Cyminology: Phoenix (ECM 2397)

Phoenix

Cyminology
Phoenix

Cymin Samawatie vocals
Benedikt Jahnel piano
Ralf Schwarz double bass
Ketan Bhatti drums, percussion
Martin Stegner viola
Recorded March 2014 at Rainbow Studio, Oslo
Engineer: Jan Erik Kongshaug
Produced by Manfred Eicher
Release date: 20 February 2015 (Europe only)

My melodies are reaching your heart, how come?
My words are easing your pain, how come?
Everything that I do, I don’t do it myself, how come?
I live for the ones, who love me
Why not for myself?

Cymin Samawatie, whose band Cyminology has swum twice in ECM waters (cf. 2009’s As Ney and 2011’s Saburi), is a crosser of barriers at once ethnic, linguistic, and musical. Such a characterization risks painting the German-Iranian singer as an enigma, when in fact she gives voice to her gifts through love of sentiment, empathy for politics, and humility of creation in a way so grounded, it feels as if she is singing as much for you alone as for the world. Samawatie’s backing trio of pianist Benedikt Jahnel, bassist Ralf Schwarz, and drummer Ketan Bhatti now welcomes violist Martin Stegner, whose presence is as defining as it is dressed in shadow. The voices of his bow constitute nominal additions, but their presence removes a few more layers of perception to reveal the naked truth of every note they touch.

Cyminology

The appropriately titled Phoenix revisits Iranian poet Forough Farrokhzaad (1935-1967), from whose own premature ashes emerged the winged verses explored therein. Farrokhzaad paints a veritable world around her body, which in “Aaftaab” and “Gozaraan” binds the narrator hand and food with ribbons of love’s many unspoken hues. The latter song’s improvisatory colors slip into a black hole as quickly as they emerge from one, feeling through the dark as if by every word, a fingertip. This is much in contrast with the former song, which unfolds, fractal-like, inlaying repeated patterns and meshing viola and voice interchangeably. Likewise, Farrokhzaad’s shapes tend toward a yin and yang relationship, whereby every pool of light contains one fish of dark, and vice versa. Like the stars she collects in “Harire Buse,” which accompanies Samawatie by bass alone, they shine only because of the unknowable pitch in which they swim.

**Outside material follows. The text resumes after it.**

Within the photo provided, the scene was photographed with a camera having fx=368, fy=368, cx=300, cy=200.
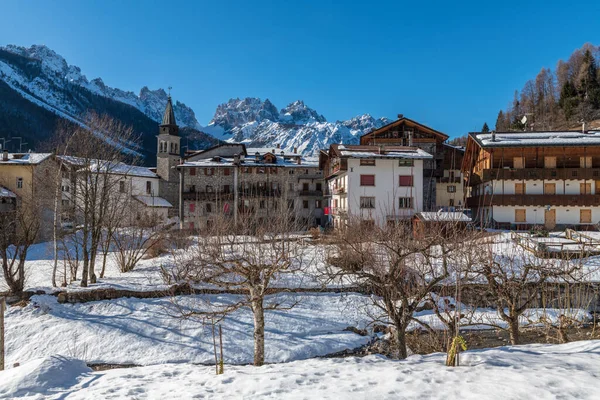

Yet nowhere does Farrokhzaad—and Samawatie, by extension—speak so inwardly as in the closing “Baraaye To.” Here drums and bass shed their rigid constructions to better comprehend Cymin’s realisms as she sings:

I am writing this poem for you
In the sunset, in the thirsty summer
On a half gone, fatal way
In the old grave of my endless pain

Let my eyes overflow again
with dewdrops

The day will come when your yearning sight
Will fall on this painful tune
Searching within my words
You will say: “This was my mother”

Throughout this incremental, emotional implosion, the band’s melodic blush yields more than the sum of its parts and proves that life can be written only on the palimpsest of memory.

The distinction of Cyminology as a vocally-centered group is that its instrumentalists also emit a poetry of their own, every bit as verbal as their bandleader’s. This is nowhere truer than throughout Samawatie’s own songs, wherein members of the rhythm section, into which the piano grows to be an interlocking part, punctuate each other’s sentences until they are spherical—global, if you will. Her texts may be far more concise, but their impact is anything but. In the pulsing infrastructure of “Che Gune Ast,” she activates a fierce individuality. From the pulsing pianism, which gives a sun for drums to compass their solar system, to the viola’s innocence, which feels almost blood-related to the breath-drawn bass, Samawatie’s singing tracks every change of mood as if it were a diary in real time. “Talaash Makon” is another duet, this time pairing her with Jahnel, whose defining pianism sets up one patch of earth per footstep. The band saves its deepest poetry for “Baraaye Ranj,” which, although effectively wordless, nevertheless alters its own DNA as if by language alone.

From Nimā Yushij (1896-1960), so-called father of Persian poetry, comes the album’s title poem. Over the course of its two parts, Samawatie embodies the fabled bird’s tragic cycle, which in this context becomes an exercise in self-reflection. The viola reveals itself as a descriptive force, soaring with arpeggios before landing on the mountain from which Yushij unspools its sorrowful cry. In Part II, the instrumentalists are Erdnase-shuffled into Samawatie’s muscular legato, by which new details emerge from every listen.

A canonical Sufi poem by Hāfez (c. 1325-1390) completes the mosaic. The mournful “Dishab” is the album in miniature, blending clearly defined voices into an even more clearly defined whole, while holding on to one elemental mantra: there can be no water without land. And indeed, as a whole these melodies reach out their talons and pull until sky and earth become one horizon, opening an internal eye that interlocks with the external knowing of being gazed upon. By this dynamic, the listener turns into participant and allows the music to be reborn through the act of knowing it.